Mobile work may endanger IT security, says Gartner


20 Aug 2007

Increased mobility and IT traffic poses an increased risk to a firm’s security, according to IT research and advisory firm Gartner

Robin Simpson, Gartner research director and co-chair of Gartner IT said at a recent Security Summit in Sydney that new rules are needed to allow enterprise IT assets and functions to coexist with employees’ personal digital assets.

Simpson stated; “You can’t hold back the changes being driven by your user population by force. You need to find a way to delineate between the business and personal computing worlds so they can work side-by-side and the boundary can be secured.”

He then highlighted some of the reasons that employees prefer to use their own PCs including the fact that user requirements are not “one size fits all”, travelling workers need personal data and connectivity while on the move, nobody carries two notebooks and full and part-time teleworking is increasing.

“Our research confirms that companies around the world are increasingly considering employee-owned devices to be formal business tools,” Simpson claimed.

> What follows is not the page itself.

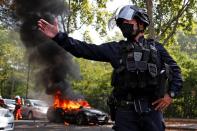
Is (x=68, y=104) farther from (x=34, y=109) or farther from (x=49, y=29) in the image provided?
(x=49, y=29)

A 2006 Gartner survey of medium-sized business in six countries found that 42 percent of organisations had policies or schemes allowing personally owned PCs to connect to the corporate network, and this figure was higher in the U.S. (51 percent) and UK (49 percent).

According to Gartner, businesses should prepare for employee-owned notebooks with a thorough review of security, compliance and application delivery architecture.

“By taking security precautions and investing in foundational security technologies now, enterprises can prepare themselves for increasing use of consumer devices, services and networks with their organisation, and manage these risks,” said Mr Simpson.

Many of these security tools, such as network access control (NAC), stronger authentication technologies, PC virtualisation and digital rights management (DRM), are being adopted by enterprises to manage other threats and can be configured for consumerisation threats.